Steve VanDevender wrote:
> Philip M. Gollucci writes:
>  > William A. Rowe, Jr. wrote:
>  > >                     Apache HTTP Server 2.2.3 Released
>  > > 
>  > > The Apache Software Foundation and The Apache HTTP Server Project are
>  > > pleased to announce the release of version 2.2.3 of the Apache HTTP Server
>  > > ("Apache").
>  > > 
>  > > This version of Apache is principally a bug and security fix release. The
>  > > following potential security flaws are addressed;
>  > > 
>  > >    CVE-2006-3747: An off-by-one flaw exists in the Rewrite module,
>  > >    mod_rewrite, as shipped with Apache 1.3 since 1.3.28, 2.0 since 2.0.46,
>  > >    and 2.2 since 2.2.0.
>  > Is a release in the 2.0.x (2.0.59) soon to follow ?
> 
> Both 2.0.59 and 1.3.37 have been out for at least a couple of days now,
> both including the mod_rewrite fix.
Where did the annoucement go ?
I'm on pretty much *@*.apache.org

did I miss and delete them by accident ?





-- 
------------------------------------------------------------------------
Philip M. Gollucci (pgollucci@p6m7g8.com) 323.219.4708
Consultant / http://p6m7g8.net/Resume/resume.shtml
Senior Software Engineer - TicketMaster - http://ticketmaster.com
1024D/A79997FA F357 0FDD 2301 6296 690F  6A47 D55A 7172 A799 97F

"It takes a minute to have a crush on someone, an hour to like someone,
and a day to love someone, but it takes a lifetime to forget someone..."
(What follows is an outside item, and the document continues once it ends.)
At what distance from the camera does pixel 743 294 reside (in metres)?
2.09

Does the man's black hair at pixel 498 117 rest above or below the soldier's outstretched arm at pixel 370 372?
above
Re: [Announcement] Apache HTTP Server 2.2.3 (2.0.59, 1.3.37) Released

Posted by "Philip M. Gollucci" <pg...@p6m7g8.com>.

William A. Rowe, Jr. wrote:
>                     Apache HTTP Server 2.2.3 Released
> 
> The Apache Software Foundation and The Apache HTTP Server Project are
> pleased to announce the release of version 2.2.3 of the Apache HTTP Server
> ("Apache").
> 
> This version of Apache is principally a bug and security fix release. The
> following potential security flaws are addressed;
> 
>    CVE-2006-3747: An off-by-one flaw exists in the Rewrite module,
>    mod_rewrite, as shipped with Apache 1.3 since 1.3.28, 2.0 since 2.0.46,
>    and 2.2 since 2.2.0.
Is a release in the 2.0.x (2.0.59) soon to follow ?


-- 
------------------------------------------------------------------------
Philip M. Gollucci (pgollucci@p6m7g8.com) 323.219.4708
Consultant / http://p6m7g8.net/Resume/resume.shtml
Senior Software Engineer - TicketMaster - http://ticketmaster.com
1024D/A79997FA F357 0FDD 2301 6296 690F  6A47 D55A 7172 A799 97F

"In all that I've done wrong I know I must have done something right to
deserve a hug every morning and butterfly kisses at night."